10 January - 8 February

Free

EVENT DESCRIPTION

In the contemporary order of existence, what can women become? “One is not born, but rather becomes, a woman.” – Simone de Beauvoir, The Second Sex to “There is no gender identity behind the expressions of gender; that identity is performatively constituted by the very ‘expressions’ that are said to be its results.” – Judith Butler, Gender Trouble, the discussion on reshaping womanhood finds expression in the works of Huang Jia (Julia) and Fan Zhen.

The exhibition “HER FACE” does not generate female narratives through specific female portraits or visual stories. Instead, Huang Jia uses minimalist lines and shapes to layer traces of life and threads of time on the canvas. Fan Zhen depicts the world through dots, shapes, and light, connecting her heart to the imagery. Through their works, they articulate the diverse representations of themselves and of women. Women are no longer different paradigms of “puppets”; countless women will generate endless female “appearances.”

Huang Jia’s work marks a turning point around 2004. Her early creations focused on depicting the physical and psychological characteristics of women, characterized by young, bald female figures. She explored the ambiguity of identity through a female gaze that contemplates both the self and the other. In her later works, she gradually shifted to the most basic lines, shapes, raised stitches, and monochromatic surfaces, using simple language to explore the rules of human visual perception and to express her abstract views alongside the expectations, attention, and memories of individual life.

Stitches have become Huang’s feature, which she derived from Enrico Castellani and the customs of a village in Southeast Asia. “When a relative passes away, the local people sew the image of the deceased using white cloth and thread as a memorial. This deeply moved me, so I adopted this idea of thread, but it is not actual sewing; instead, it is built up with paint and time.”

The repetitive application causes the “lines” and “shapes” to gradually protrude from the flat canvas, as if the fabric collaged on the surface and the stitching together creates a new composition. Huang virtualizes and deconstructs these elements, which are often seen as feminine, and by using the rules of human visual perception, she tells the audience that all forms are illusory.

Fan Zhen’s artistic creation is inextricably linked to her own experiences. She uses dots as the primary element in her works, influenced by Yayoi Kusama and by a dotted world that has always existed in her memory “The world I saw when I was a child was also dotted.”
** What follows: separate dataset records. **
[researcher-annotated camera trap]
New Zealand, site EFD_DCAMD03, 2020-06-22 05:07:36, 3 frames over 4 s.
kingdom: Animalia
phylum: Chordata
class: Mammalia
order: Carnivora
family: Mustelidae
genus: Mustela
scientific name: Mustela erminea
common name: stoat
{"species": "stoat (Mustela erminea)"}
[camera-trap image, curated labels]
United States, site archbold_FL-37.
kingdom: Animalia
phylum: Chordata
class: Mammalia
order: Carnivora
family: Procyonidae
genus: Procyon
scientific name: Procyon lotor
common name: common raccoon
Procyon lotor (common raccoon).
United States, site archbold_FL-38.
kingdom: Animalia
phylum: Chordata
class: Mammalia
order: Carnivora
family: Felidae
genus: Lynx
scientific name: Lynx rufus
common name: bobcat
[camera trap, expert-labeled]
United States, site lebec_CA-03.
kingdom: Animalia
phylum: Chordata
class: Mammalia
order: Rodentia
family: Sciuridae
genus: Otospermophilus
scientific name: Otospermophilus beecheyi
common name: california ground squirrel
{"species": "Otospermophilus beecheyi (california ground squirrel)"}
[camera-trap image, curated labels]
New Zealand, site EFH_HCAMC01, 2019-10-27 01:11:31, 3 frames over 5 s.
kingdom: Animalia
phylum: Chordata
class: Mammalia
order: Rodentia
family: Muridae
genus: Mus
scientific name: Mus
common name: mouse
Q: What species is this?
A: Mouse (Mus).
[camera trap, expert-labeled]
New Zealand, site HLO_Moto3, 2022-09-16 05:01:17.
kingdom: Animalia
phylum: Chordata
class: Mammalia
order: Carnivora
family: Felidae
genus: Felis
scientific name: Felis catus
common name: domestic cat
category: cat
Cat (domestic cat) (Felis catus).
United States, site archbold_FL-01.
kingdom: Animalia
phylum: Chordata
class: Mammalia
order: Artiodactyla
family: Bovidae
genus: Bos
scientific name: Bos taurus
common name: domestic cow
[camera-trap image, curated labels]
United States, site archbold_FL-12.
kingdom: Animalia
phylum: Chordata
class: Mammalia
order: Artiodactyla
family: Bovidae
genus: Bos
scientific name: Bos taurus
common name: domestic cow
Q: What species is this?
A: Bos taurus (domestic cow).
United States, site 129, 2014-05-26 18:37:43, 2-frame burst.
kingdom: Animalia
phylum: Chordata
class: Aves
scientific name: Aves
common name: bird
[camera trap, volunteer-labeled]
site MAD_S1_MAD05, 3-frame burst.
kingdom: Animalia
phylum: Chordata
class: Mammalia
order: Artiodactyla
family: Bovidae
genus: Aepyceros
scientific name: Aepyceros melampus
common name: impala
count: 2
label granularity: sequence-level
The dotted surfaces create a unique sense of fading; during the creative process, the artwork is repeatedly exposed to sunlight, causing the colors on the canvas to blend and overlap continuously. Under the influence of time, this resembles the formation of countless cycles. This allows viewers to enter a meditative experience, as each dotted shape in the artwork is a unit that composes the world while also representing an independent small world within the three thousand realms, with countless points and endless variations.